Güncel

“Bu şiddet sarmalı son bulmalı”

17.12.2013Buca’da Dokuz Eylül Üniversitesi Alman Dili ve Edebiyatı Bölümü’nde öğretim görevlisi 38 yaşındaki Serpil Erfındık, eski eşi tarafından öldürüldü. 3 yıl önce evlendiği adamdan şiddet gördüğü için geçen yıl boşanıp mahkemeden koruma kararı çıkarttıran Serpil Erfındık, kararın bittiği gün oğlunun gözü önünde katledilirken, tekrar başvurduğu koruma kararı henüz çıkmamıştı.

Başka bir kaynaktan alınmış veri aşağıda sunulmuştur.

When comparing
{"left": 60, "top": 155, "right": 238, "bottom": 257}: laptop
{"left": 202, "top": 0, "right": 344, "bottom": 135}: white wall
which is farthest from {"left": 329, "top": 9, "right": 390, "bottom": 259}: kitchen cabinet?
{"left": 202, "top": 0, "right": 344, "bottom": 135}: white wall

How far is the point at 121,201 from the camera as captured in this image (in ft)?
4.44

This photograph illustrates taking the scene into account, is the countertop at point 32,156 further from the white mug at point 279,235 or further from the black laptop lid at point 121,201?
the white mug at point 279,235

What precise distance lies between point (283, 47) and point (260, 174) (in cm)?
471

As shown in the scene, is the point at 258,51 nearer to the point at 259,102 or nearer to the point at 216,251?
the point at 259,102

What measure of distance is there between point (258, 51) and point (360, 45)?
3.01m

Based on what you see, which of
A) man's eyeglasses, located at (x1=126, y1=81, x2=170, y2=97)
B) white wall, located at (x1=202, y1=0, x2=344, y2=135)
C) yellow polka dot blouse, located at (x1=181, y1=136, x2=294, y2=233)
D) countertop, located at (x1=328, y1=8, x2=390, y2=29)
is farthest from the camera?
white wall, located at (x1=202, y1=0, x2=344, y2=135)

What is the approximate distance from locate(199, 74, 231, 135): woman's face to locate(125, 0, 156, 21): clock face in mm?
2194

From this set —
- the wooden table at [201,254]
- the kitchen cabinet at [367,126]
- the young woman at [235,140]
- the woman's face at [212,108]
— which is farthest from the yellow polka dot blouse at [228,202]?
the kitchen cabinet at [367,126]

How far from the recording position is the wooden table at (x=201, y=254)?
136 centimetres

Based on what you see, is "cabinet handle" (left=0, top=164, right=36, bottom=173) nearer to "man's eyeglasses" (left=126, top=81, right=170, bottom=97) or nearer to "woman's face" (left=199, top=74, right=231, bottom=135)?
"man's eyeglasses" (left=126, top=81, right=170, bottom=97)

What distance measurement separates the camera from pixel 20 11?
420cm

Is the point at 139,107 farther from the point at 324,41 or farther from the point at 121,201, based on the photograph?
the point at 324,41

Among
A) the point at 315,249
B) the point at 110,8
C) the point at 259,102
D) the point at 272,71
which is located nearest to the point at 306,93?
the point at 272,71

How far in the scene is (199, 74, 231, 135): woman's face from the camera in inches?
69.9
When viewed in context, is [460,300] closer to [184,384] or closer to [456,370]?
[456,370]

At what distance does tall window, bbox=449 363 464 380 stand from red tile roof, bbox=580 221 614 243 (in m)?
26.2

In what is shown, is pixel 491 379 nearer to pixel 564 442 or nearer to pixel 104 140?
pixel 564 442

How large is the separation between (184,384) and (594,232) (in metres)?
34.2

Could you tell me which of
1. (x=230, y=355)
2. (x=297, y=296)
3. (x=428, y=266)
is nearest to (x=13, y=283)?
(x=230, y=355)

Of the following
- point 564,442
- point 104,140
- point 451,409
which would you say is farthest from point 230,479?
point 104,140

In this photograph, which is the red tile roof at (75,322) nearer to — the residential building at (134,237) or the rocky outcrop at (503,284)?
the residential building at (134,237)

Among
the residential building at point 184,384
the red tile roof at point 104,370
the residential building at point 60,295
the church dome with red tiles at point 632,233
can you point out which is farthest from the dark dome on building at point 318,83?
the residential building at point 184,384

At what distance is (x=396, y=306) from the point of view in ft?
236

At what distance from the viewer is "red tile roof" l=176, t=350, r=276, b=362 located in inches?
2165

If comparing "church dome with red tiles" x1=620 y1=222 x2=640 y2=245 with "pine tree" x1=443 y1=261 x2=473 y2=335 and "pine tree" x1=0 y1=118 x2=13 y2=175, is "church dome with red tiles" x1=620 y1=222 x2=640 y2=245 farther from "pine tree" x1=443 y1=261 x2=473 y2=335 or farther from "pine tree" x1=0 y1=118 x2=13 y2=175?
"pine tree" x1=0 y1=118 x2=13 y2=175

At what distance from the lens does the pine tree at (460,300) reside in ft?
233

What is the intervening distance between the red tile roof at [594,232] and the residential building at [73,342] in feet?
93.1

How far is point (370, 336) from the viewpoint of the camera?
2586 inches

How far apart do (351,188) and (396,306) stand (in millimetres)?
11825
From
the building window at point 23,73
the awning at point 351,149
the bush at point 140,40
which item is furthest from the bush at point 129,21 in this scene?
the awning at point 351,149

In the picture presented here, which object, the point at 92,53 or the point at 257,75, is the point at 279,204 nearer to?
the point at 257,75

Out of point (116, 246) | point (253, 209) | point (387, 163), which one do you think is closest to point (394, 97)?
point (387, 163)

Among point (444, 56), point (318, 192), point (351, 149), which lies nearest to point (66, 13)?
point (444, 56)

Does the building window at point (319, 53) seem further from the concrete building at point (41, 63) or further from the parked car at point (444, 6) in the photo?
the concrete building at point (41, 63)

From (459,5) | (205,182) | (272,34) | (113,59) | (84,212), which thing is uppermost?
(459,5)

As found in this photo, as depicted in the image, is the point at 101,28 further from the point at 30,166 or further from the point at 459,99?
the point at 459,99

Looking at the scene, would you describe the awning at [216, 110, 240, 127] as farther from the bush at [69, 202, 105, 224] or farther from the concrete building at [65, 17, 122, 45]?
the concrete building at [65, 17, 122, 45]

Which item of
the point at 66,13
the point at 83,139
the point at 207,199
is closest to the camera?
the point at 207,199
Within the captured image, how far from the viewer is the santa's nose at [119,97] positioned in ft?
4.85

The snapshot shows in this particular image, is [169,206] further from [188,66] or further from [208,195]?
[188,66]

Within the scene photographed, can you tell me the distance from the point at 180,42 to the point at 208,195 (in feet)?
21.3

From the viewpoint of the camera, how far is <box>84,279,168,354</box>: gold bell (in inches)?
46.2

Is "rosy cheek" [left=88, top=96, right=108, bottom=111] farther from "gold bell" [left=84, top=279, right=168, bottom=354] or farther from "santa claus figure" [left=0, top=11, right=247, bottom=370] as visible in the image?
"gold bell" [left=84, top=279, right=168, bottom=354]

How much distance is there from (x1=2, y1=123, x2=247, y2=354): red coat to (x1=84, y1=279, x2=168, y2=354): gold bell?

Serpil Erfındık’ın, eski eşinin kendisini birkaç kez tehdit etmesinin üzerine talep ettiği koruma; yakın koruma değildi. Tehlike anında çağırılınca gelen “koruma” elbette Serpil’i “korumadı” ve hala yakalanmayan katilin öldürmek için randevusuz gelmesi ve hızlı davranması, mevcut “koruma yalanını” aşmaya yetti.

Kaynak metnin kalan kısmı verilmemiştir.